Gestão

Formação acertada

Marcos Nascimento
5 de dezembro de 2014
Marcos Nascimento / Crédito: Divulgação
Marcos Nascimento é partner na Manstrategy Consulting / Crédito: Divulgação

Formar, capacitar, treinar e desenvolver são verbos que no mundo corporativo nos remetem, imediatamente, a um processo de transformação de indivíduos para melhorar os “quês” e os “comos” sob sua responsabilidade. E quando falamos de indivíduos que já ocupam ou estão sendo preparados para ocupar uma posição que tenha responsabilidade sobre outras pessoas, falamos do que denominamos gestores – teoricamente a simbiose eficaz e eficiente de habilidades gerenciais e de liderança. Ou seja, capacidade de colocar em prática competências para gerenciar recursos e processos, juntamente com competências para liderar pessoas, equipes e transformações.

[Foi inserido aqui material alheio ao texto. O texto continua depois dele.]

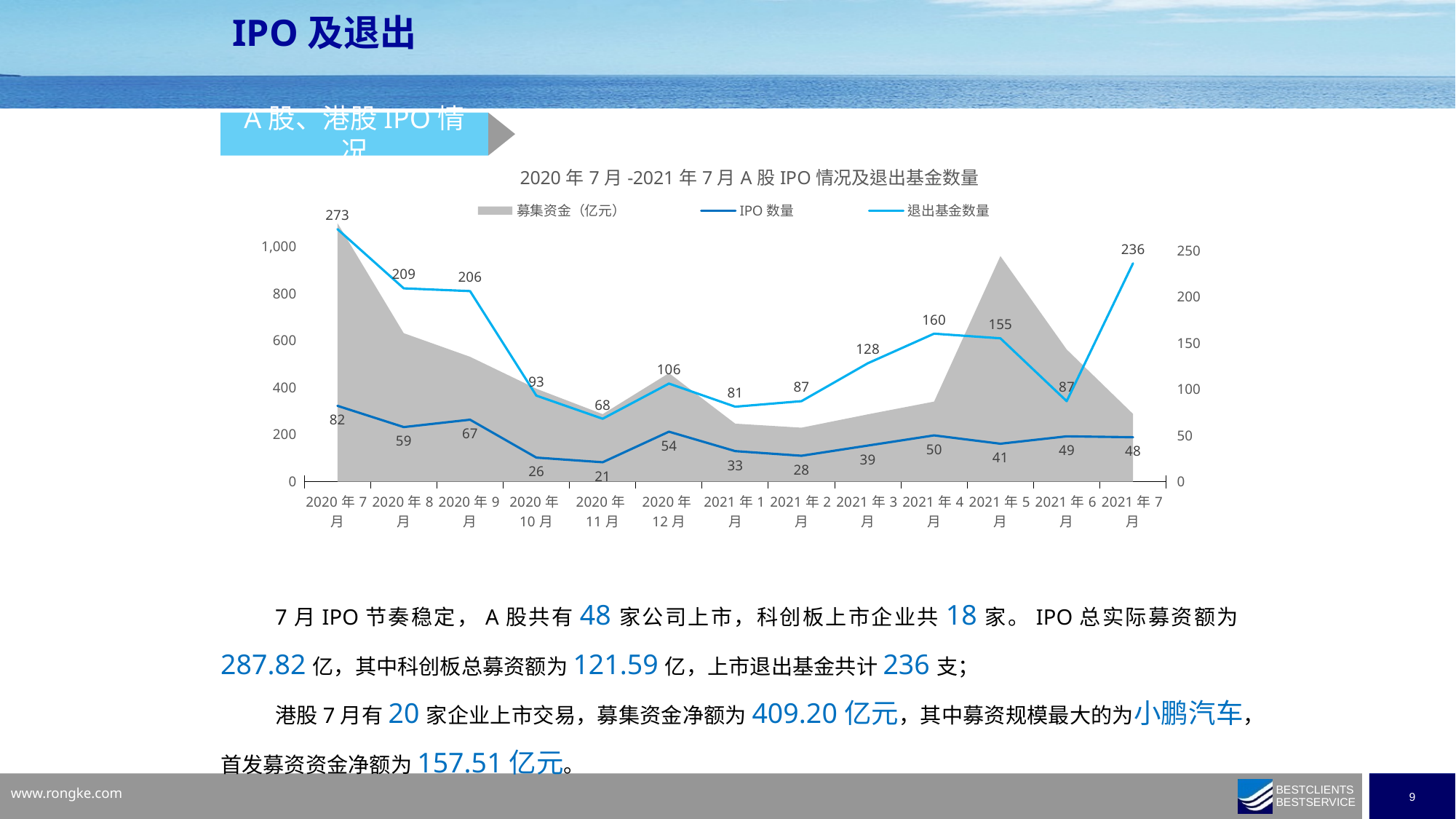
What is the IPO 数量 value for 2020 年 7 月? 82 Is the 募集资金（亿元） value for 2020 年 11 月 greater or less than 400? less How many months are shown on the x axis of the chart? 13 How many series does the chart legend list? 3 Does the 退出基金数量 series rise or fall from 2020 年 7 月 to 2020 年 11 月? fall Which month has the lowest IPO 数量? 2020 年 11 月 Which month has the highest 退出基金数量? 2020 年 7 月 What is the difference between the 退出基金数量 values for 2021 年 7 月 and 2021 年 6 月? 149 Is the 募集资金（亿元） value for 2021 年 5 月 greater or less than 800? greater What is the 退出基金数量 value for 2021 年 7 月? 236 Which is larger, the IPO 数量 for 2020 年 8 月 or for 2020 年 9 月? 2020 年 9 月 What is the 退出基金数量 value for 2020 年 11 月? 68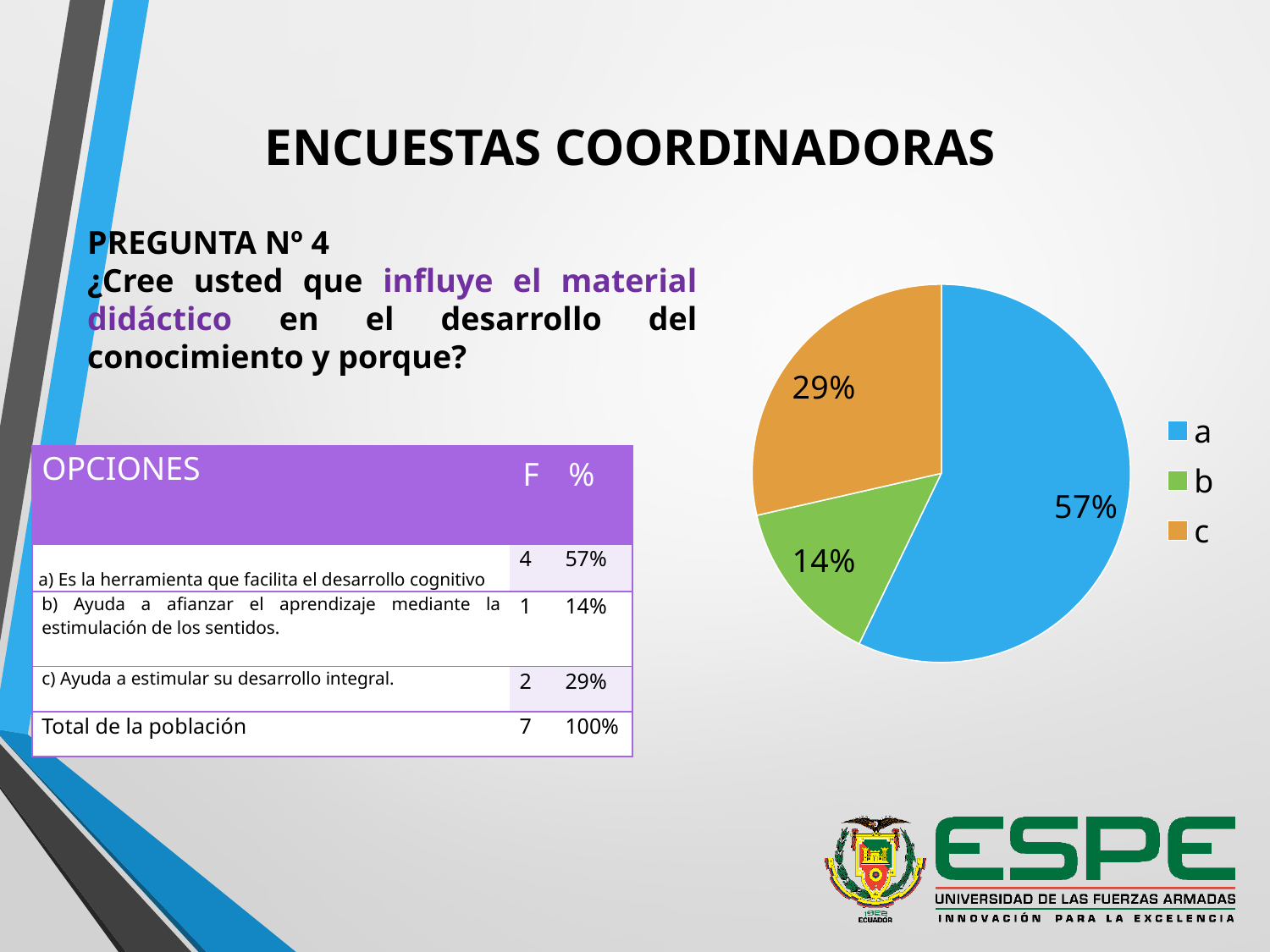
What is the difference in percentage points between slice c and slice b? 15 Which is larger in the pie chart, slice b or slice c? c What percentage does slice b represent in the pie chart? 14% How many entries does the legend of the pie chart list? 3 How many slices does the pie chart have? 3 What colour is slice c in the pie chart? orange Which slice of the pie chart is the largest? a What kind of chart is shown on the slide? pie chart Which slice of the pie chart is the smallest? b What percentage does slice c represent in the pie chart? 29% What is the difference in percentage points between slice a and slice c? 28 What percentage does slice a represent in the pie chart? 57%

Convencionou-se denominar esse processo de desenvolvimento de lideranças, no qual , de acordo com alguns autores, liderar a si mesmo, pessoas e equipes, liderar transformações e negócios são dimensões críticas e fundamentais. Mas como equalizar esse conjunto de necessidades?

Existe uma vertente de que, primeiramente, o “líder de sucesso” tem de desenvolver a si mesmo. Nada de errado nisso, desde que não negligencie as demais dimensões. Infelizmente, tenho presenciado uma certa panaceia, focando apenas o conjunto de competências emocionais e relacionais. Não estou fazendo apologia de que isso não é importante. Pelo contrário, considero fundamental. Mas só isso não basta. É necessário que uma linha transversal esteja no cerne de todas as etapas do processo, da formação ao desenvolvimento.

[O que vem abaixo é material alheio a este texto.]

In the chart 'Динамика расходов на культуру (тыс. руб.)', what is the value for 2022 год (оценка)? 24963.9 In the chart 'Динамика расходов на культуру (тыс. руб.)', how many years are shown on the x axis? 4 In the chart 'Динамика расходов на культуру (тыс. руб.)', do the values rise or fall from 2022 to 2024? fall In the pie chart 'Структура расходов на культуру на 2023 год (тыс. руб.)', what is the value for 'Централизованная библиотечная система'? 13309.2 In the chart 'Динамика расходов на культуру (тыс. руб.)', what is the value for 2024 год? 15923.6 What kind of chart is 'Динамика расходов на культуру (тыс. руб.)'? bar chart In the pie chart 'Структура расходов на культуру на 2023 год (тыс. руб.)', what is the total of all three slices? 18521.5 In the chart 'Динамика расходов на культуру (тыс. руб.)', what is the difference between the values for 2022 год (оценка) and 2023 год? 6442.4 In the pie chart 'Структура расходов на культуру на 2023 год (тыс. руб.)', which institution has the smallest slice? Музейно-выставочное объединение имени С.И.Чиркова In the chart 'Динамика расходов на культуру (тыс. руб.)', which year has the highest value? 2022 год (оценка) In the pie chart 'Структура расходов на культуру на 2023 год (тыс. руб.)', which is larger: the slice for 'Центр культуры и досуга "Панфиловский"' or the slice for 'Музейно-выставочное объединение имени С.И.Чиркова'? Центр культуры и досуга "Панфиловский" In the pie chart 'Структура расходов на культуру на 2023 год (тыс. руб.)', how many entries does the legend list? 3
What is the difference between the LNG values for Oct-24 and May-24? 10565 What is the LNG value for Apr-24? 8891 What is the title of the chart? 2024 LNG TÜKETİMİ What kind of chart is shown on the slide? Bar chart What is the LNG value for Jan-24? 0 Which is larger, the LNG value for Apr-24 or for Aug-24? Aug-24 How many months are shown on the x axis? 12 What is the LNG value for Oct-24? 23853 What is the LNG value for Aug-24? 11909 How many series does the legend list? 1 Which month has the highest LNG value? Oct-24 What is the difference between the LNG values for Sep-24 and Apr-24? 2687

Quando busco exemplos de processos de desenvolvimento de lideranças que comprovadamente têm demonstrado sucesso, encontro essa transversalidade somente quando a estratégia está presente nas discussões, reflexões e práticas. Aliás, é nesse conceito que temos nos baseado para implementar tais programas. É o que chamamos de “o exercício da liderança”, onde o domínio do propósito organizacional, da estratégia, dos processos e sistemas, das pessoas e da cultura organizacional é incentivado, explorado e exaustivamente praticado.

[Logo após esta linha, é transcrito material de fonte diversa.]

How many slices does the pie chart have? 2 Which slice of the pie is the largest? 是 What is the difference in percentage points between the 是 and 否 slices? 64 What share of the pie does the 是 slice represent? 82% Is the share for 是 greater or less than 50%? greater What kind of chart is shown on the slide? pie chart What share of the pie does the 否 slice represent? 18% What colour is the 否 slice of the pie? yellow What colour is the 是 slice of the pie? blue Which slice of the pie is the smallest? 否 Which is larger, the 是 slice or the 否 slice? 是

Discutir essas dimensões é tocar em temas relacionados à visão, à missão e aos valores apregoados e vivenciados, assim como ao conjunto de resultados, objetivos e metas acordadas. Pessoas, equipes e cultura sempre serão (deveriam, ao menos, ser) o motivo, o meio e o fim para todo esse esforço.

Para que tudo isso ocorra, precisamos estar atentos ao exercício da liderança apoiado por dinâmicas e práticas que fomentem uma competência adaptativa. Brindando ao gestor a real possibilidade de cumprir com o intento estratégico sem negligenciar as demais dimensões. É simples e universal, mas em nenhum momento podemos considerar fácil. A prática da liderança exigirá, sempre, paciência, disciplina, esforço e muita coerência estratégica. E isso se aplica a todos que desejarem embarcar nessa jornada. Os indivíduos de sua organização desejam isso? Vale perguntar! Você só tem a ganhar com a resposta!